The Unexpected Loss of a Leader

by | Jul 28, 2019 | Healthcare Industry, Leadership, Management


The unplanned and unexpected loss of an executive or departmental leader can throw a healthcare organization into disarray. Each of a hospital’s departments is critical and must function uninterrupted, yet an unplanned vacancy in management can negatively impact processes, productivity, and profitability

In addition to concerns about operational efficiencies, individual staff member opinions about the cause and effect of the situation leading to the vacancy, replacement strategies, and the change’s impact on their professional trajectory creates an additional layer of complexity for those responsible for relieving the issue. 

Voluntary terminations accounted for 92.7% of all hospital separations.


1) Personal reasons (caring for a child/parent, marriage, disability, etc.)
2) career advancement
3) relocation
4) retirement
5) salary
6) education
7) scheduling
8) commute/location
9) immediate manager
10) workload/staffing ratios
(2019 National Healthcare Retention Report)



Like most high-stakes scenarios, pre-crisis planning is a business practice few healthcare organizations can afford to ignore, though it may be tempting to put off when things are going smoothly (and especially when the leadership in charge is doing a great job).

Human resources crisis management planning should begin long before issues arise to craft strategies that can be tested, formalized, and disseminated. Failure to prepare can lead to severe operational, quality, and legal consequences that can add to recovery time, and the hospital may be seen as inept for it’s lack of preparation.

Contingency plans for each managing leader should be in place to cover the first three days, the first week, and the first month. Accurate job descriptions should be on file with HR, organizational charts should be kept current, and the Human Resources Director and other top-level executives should each have go-to personal contacts with executive staffing firms that specialize in healthcare leadership.


Skilled interim leaders have comprehensive experience dealing with the challenges and dynamics that come into play during the initial stages of an unexpected vacancy. They understand they may be walking into a complicated and disjointed environment with potentially polarized staff and are trained to diffuse problems.

The stability that the interim provides can also help maintain a sense of importance and respect to the existing leaders within the organization. Without an external interim leader, hospitals often delegate the leadership vacancy to another executive who is likely already at their maximum capacity or may be unprepared for the role. Over-burdening current management with additional responsibilities can lead to burnout and may result in their decision to resign, thus compounding the issue.

Placing a provisional leader within days of the gap provides immediate stability to the department impacted and allows other areas of the organization to operate as usual, minimizing the total impact to operations.


An effective interim leader will pay consideration to the personal side of the department’s intricacies, understanding that each staff member has a history and connection with the vacancy that influences the team’s overall success.

While some staff members may regard a new vacancy as a dilemma, others may view it as an opportunity for advancement and friction often develops as a result of numerous internal candidates applying for the open role that requires moderation.

Understanding that their primary function is the stabilization of the department, interim leaders emphasis open and frequent communication about daily activities, share progress on the permanent replacement process and manage individual needs to diffuse stress and avoid additional turnover.


The roles and responsibilities of hospital executives continuously evolve. Organizations may not have updated job descriptions or performed market-based salary evaluations in many years. Interim leaders can function as an unbiased third party during the transition period to gather the voice and needs of the department with a fresh set of eyes as part of their engagement.

Interim management can also be a valuable resource during internal candidate evaluations in the absence of the previous leader without lingering issues of favoritism or bias. Having a stable short-term leader at the helm while the organization refines new, permanent requirements can help avoid the costly mistake of hiring the wrong candidate.

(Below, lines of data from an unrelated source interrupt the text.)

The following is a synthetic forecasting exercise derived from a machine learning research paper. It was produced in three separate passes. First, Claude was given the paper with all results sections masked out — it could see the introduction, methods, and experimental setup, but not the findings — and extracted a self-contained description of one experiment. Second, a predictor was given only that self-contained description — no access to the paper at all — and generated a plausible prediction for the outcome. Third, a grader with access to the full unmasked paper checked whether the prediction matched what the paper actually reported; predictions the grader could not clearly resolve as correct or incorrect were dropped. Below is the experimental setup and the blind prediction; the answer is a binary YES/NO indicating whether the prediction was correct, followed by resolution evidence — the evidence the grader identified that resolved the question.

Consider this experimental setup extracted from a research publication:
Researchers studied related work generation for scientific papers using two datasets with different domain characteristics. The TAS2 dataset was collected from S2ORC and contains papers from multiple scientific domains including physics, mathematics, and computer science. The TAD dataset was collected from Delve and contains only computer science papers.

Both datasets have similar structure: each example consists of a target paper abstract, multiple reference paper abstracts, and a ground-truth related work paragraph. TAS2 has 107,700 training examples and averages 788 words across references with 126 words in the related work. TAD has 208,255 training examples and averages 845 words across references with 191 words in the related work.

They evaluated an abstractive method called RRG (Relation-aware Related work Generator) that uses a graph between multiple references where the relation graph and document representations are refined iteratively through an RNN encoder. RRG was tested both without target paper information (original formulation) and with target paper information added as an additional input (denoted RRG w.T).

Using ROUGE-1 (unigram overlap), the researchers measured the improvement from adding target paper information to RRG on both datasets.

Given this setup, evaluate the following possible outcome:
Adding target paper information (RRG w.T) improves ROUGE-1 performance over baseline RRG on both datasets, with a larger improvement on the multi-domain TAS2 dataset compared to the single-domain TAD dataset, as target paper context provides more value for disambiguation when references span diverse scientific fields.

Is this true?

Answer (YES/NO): NO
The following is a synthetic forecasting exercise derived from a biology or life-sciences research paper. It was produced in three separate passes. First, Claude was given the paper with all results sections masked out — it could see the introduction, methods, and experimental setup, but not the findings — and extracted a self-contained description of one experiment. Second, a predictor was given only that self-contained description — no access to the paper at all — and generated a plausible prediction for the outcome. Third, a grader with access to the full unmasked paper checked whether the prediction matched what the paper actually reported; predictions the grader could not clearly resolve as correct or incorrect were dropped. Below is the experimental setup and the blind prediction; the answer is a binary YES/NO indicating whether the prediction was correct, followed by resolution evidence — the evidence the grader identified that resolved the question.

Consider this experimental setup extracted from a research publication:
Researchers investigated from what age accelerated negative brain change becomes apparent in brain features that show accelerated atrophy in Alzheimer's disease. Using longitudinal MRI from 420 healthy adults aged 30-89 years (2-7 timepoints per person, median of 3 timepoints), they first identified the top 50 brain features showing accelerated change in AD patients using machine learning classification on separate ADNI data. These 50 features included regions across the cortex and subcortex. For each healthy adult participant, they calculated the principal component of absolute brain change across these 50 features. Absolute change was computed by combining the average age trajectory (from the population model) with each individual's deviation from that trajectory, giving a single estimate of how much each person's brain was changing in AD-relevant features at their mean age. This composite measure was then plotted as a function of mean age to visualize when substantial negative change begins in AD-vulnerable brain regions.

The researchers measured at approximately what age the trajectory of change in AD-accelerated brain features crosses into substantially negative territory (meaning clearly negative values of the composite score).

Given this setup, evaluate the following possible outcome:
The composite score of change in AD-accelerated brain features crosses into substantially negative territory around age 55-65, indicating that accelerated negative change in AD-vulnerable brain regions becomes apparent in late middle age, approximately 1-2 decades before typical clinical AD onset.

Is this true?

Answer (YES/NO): NO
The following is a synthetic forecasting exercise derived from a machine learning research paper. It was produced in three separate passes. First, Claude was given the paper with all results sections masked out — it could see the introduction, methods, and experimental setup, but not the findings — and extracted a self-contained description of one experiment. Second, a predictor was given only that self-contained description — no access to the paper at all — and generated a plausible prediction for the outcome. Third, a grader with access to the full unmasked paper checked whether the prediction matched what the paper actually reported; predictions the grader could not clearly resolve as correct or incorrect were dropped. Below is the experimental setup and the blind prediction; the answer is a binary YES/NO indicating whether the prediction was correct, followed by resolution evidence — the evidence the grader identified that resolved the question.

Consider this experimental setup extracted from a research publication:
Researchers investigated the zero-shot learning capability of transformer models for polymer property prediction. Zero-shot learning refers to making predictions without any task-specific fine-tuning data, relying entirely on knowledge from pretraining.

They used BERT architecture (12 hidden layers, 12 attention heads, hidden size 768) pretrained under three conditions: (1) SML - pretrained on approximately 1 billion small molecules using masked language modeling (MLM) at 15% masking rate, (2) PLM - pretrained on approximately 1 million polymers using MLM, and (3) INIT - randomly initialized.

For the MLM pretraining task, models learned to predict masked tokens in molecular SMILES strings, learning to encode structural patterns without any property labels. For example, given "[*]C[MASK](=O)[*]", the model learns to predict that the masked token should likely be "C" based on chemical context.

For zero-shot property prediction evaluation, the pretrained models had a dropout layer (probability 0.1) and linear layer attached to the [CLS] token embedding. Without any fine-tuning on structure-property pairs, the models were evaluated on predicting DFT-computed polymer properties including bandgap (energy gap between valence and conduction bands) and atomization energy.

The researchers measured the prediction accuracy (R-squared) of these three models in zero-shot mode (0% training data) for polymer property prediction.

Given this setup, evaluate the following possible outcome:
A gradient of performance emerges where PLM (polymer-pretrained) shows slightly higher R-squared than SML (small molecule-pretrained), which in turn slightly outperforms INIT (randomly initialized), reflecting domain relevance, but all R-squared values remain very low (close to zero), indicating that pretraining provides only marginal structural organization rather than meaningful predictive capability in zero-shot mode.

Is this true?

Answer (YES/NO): NO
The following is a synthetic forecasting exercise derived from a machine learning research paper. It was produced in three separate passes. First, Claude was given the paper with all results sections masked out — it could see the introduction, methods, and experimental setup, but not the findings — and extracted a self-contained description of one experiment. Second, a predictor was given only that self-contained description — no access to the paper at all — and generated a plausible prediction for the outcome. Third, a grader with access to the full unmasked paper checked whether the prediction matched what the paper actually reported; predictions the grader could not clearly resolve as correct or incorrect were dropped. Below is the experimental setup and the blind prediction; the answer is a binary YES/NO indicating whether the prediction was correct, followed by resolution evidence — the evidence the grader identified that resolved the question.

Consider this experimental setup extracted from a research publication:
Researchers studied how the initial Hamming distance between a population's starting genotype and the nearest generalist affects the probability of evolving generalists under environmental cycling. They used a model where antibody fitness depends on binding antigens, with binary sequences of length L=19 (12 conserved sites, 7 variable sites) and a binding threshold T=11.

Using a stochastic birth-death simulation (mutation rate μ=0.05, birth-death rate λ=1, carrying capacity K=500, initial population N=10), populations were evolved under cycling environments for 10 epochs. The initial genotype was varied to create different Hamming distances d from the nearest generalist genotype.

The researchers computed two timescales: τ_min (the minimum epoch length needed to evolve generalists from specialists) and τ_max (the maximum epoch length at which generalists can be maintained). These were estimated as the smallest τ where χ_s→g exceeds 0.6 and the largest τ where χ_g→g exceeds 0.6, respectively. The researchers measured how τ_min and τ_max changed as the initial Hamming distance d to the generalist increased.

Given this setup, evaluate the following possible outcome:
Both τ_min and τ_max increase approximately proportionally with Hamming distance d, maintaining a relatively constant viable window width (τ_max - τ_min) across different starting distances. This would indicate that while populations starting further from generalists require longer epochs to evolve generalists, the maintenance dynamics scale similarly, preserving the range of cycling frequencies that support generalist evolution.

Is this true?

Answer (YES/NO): NO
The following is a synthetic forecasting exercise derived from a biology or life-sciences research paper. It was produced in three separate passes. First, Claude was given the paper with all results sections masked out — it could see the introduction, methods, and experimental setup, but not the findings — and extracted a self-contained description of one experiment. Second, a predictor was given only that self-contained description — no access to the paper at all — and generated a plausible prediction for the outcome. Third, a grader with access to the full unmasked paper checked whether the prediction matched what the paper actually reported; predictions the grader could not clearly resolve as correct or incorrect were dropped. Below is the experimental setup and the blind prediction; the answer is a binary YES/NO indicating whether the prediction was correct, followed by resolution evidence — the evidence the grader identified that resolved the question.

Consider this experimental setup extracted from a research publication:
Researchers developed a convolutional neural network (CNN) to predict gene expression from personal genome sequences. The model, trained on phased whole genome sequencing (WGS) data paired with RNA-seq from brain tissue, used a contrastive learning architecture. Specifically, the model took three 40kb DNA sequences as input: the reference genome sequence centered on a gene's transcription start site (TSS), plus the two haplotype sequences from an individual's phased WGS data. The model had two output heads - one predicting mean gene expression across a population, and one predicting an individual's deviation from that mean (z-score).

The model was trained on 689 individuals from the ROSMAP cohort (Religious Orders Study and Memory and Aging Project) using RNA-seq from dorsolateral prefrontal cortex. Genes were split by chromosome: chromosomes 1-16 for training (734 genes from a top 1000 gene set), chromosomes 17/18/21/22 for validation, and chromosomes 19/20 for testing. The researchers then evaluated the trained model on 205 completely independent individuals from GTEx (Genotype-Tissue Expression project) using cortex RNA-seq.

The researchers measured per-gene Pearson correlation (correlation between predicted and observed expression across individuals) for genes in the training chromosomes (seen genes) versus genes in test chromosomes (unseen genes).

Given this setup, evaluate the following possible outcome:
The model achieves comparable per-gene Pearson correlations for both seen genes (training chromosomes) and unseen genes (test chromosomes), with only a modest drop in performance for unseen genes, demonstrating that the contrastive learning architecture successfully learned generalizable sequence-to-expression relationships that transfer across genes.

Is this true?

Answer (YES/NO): NO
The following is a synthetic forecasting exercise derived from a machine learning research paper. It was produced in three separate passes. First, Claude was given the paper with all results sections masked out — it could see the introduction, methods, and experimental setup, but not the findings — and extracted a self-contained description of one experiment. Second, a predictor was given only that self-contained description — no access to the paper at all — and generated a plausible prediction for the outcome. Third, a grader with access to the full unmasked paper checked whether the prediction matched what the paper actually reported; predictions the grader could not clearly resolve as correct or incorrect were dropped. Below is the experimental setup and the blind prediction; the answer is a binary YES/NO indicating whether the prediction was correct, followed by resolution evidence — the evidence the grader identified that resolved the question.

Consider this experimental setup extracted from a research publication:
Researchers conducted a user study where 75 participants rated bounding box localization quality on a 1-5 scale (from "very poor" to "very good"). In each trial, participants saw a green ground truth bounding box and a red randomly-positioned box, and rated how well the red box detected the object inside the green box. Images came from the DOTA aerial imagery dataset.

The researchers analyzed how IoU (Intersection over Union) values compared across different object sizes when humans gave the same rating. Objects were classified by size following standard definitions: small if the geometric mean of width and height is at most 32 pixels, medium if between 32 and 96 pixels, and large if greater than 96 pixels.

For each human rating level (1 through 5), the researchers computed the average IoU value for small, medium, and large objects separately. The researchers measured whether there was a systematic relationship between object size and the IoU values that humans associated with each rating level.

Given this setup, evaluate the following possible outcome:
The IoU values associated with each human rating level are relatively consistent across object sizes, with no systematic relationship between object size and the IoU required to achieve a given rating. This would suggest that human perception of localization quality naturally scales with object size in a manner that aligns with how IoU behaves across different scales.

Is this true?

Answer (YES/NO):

Hospitals often plan and implement large projects such as deploying a new or updated EHR or implementing austerity measures over extended periods. These projects are often mission-critical and require significant human and financial capital to complete, so losing an executive leader during implementation can have catastrophic consequences.

The interruption of strategic plans can set back timelines and potentially cost the organization significant financial resources. Interim executive leaders have been involved in many of these types of projects and can hit the ground running, allowing the facility to continue its project implementation with minimal disruption, saving the organization time and money.

With a pre-approved interim strategy, a quick action plan, a caring and open dialog, and coordination with top leadership, keeping control of the impact of an unplanned vacancy is possible to protect the balance of the organization.